While traditional forensics focuses on "dead" disks, memory forensics captures the "living" state of a machine. It reveals:

Capturing a "snapshot" of the RAM. Because RAM is volatile, this must be done carefully to minimize the "observer effect"—the act of changing the memory state by running the capture tool itself. art_of_memory_forensics_detecting_malware_and_t...

The Art of Memory Forensics: Detecting Malware and Threats in Windows, Linux, and Mac Memory While traditional forensics focuses on "dead" disks, memory

The process generally follows three major phases, popularized by experts like the authors of The Art of Memory Forensics : art_of_memory_forensics_detecting_malware_and_t...

Focuses on structures like the EPROCESS block and VAD (Virtual Address Descriptor) trees to find hidden code.

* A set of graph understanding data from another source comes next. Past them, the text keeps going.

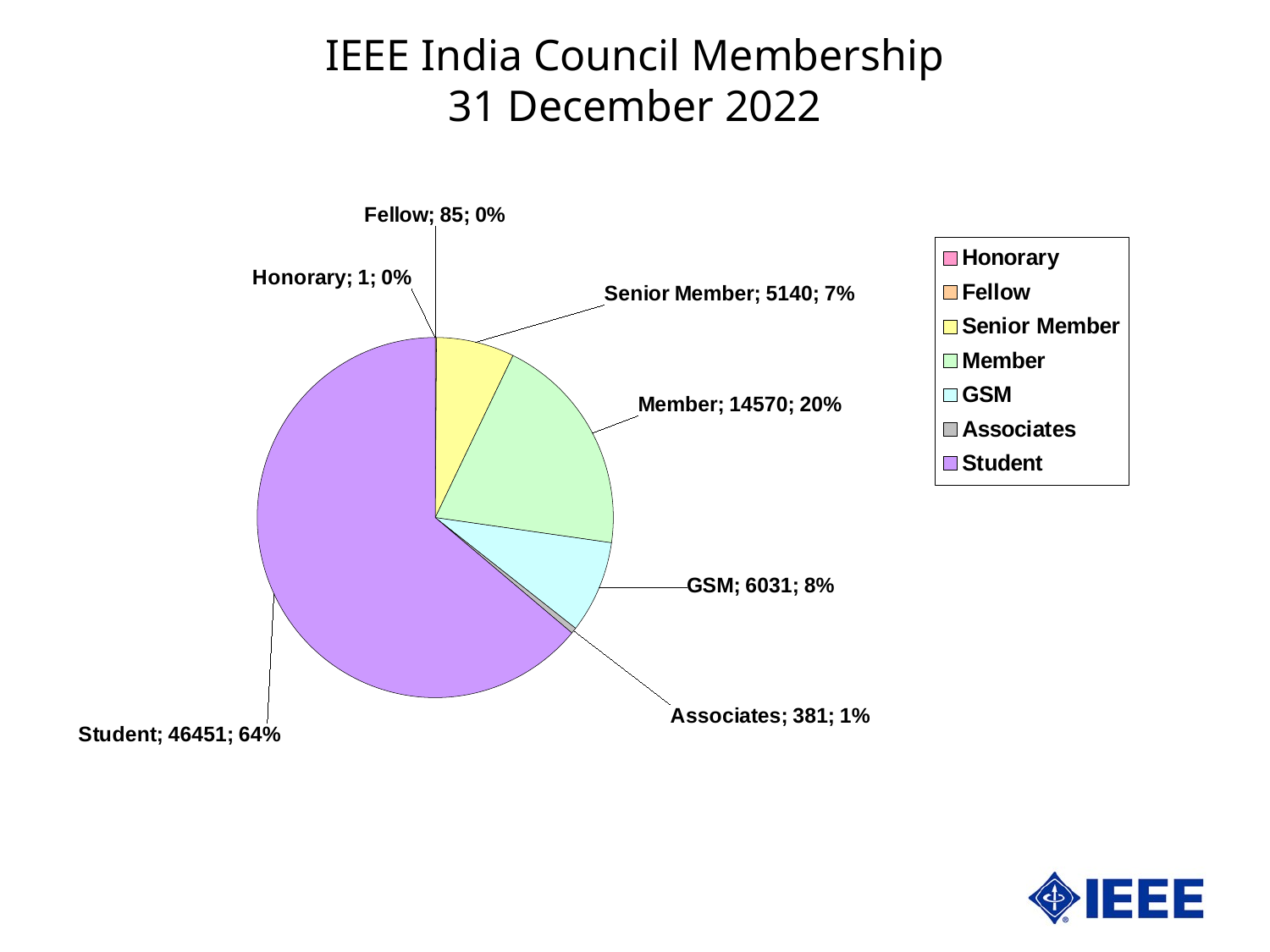
What is the value for GSM? 6031 How many members are in the Student category? 46451 What is the difference between the Member and Senior Member values? 9430 Which is larger, GSM or Senior Member? GSM What share of the pie does the Member category represent? 20% What share of the pie does Student represent? 64% How many categories does the pie chart have? 7 What kind of chart is shown on the slide? pie chart What is the title of the chart? IEEE India Council Membership 31 December 2022 Which category has the smallest value? Honorary What is the value for Senior Member? 5140 Which category has the largest slice? Student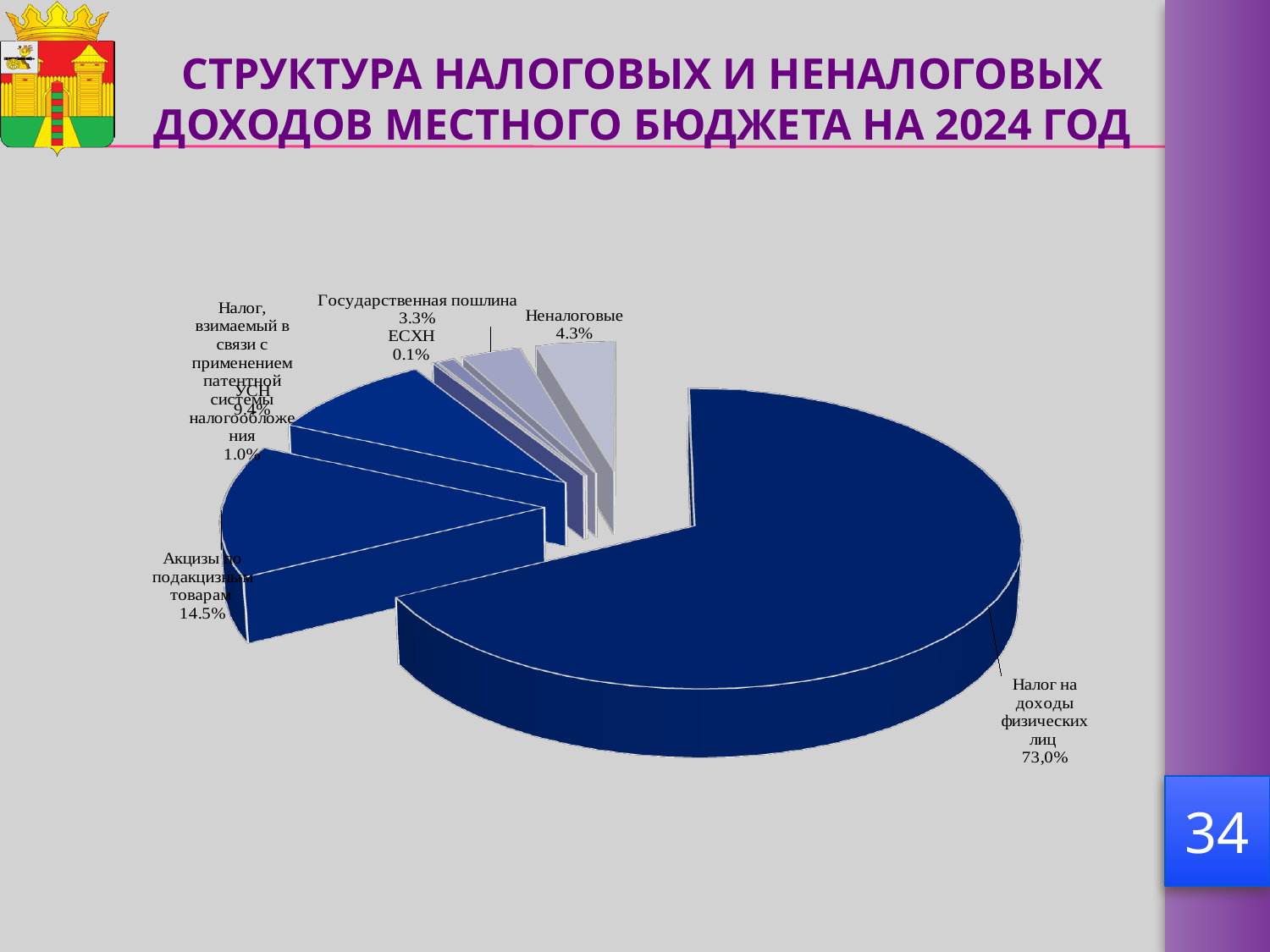
How many slices does the pie chart have? 7 What type of chart is shown on the slide? pie chart What is the value shown for "Акцизы по подакцизным товарам"? 14.5% What share of the pie does "Налог на доходы физических лиц" have? 73,0% Which category has the largest share of the pie? Налог на доходы физических лиц Which is larger: the share for "Неналоговые" or the share for "Государственная пошлина"? Неналоговые What is the value shown for "ЕСХН"? 0.1% What is the value shown for "УСН"? 9.4% What is the value shown for "Государственная пошлина"? 3.3% Which category has the smallest share of the pie? ЕСХН What is the value shown for "Неналоговые"? 4.3% What is the difference between the shares for "Акцизы по подакцизным товарам" and "УСН"? 5.1%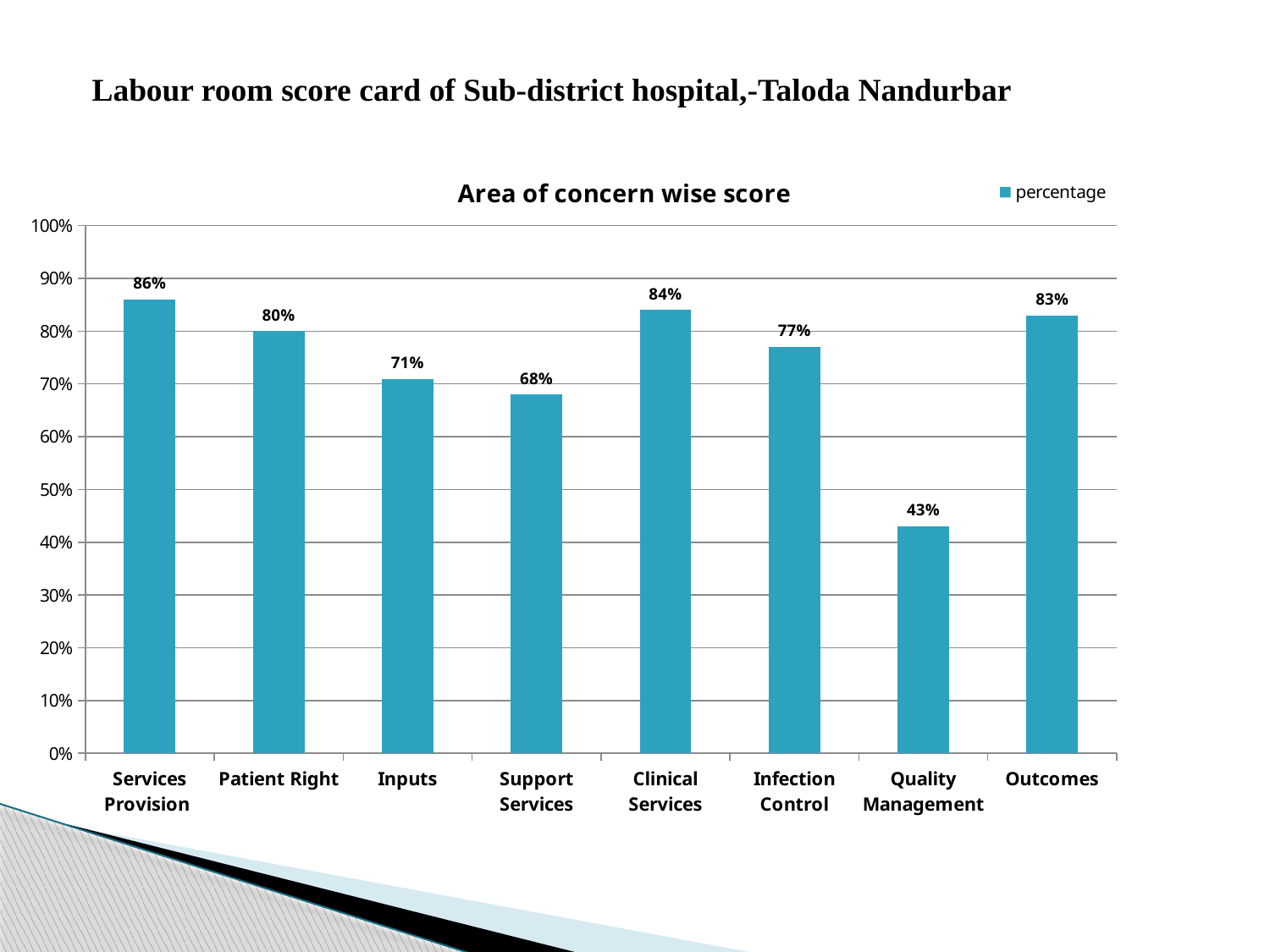
Which is larger, the value for Patient Right or the value for Inputs? Patient Right How many categories are shown on the x axis? 8 What is the value for Quality Management? 43% What is the difference between the values for Clinical Services and Support Services? 16% What is the value for Services Provision? 86% What is the value for Infection Control? 77% Is the value for Outcomes greater or less than 80%? greater What kind of chart is shown? bar chart What is the title of the chart? Area of concern wise score How many series does the legend list? 1 Which category has the lowest value? Quality Management Which category has the highest value? Services Provision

Requires understanding the Mach-O binary format and how the macOS kernel manages tasks and memory segments.


reach logo

At Reach and across our entities we and our partners use information collected through cookies and other identifiers from your device to improve experience on our site, analyse how it is used and to show personalised advertising. You can opt out of the sale or sharing of your data, at any time clicking the "Do Not Sell or Share my Data" button at the bottom of the webpage. Please note that your preferences are browser specific. Use of our website and any of our services represents your acceptance of the use of cookies and consent to the practices described in our Privacy Notice and Terms and Conditions.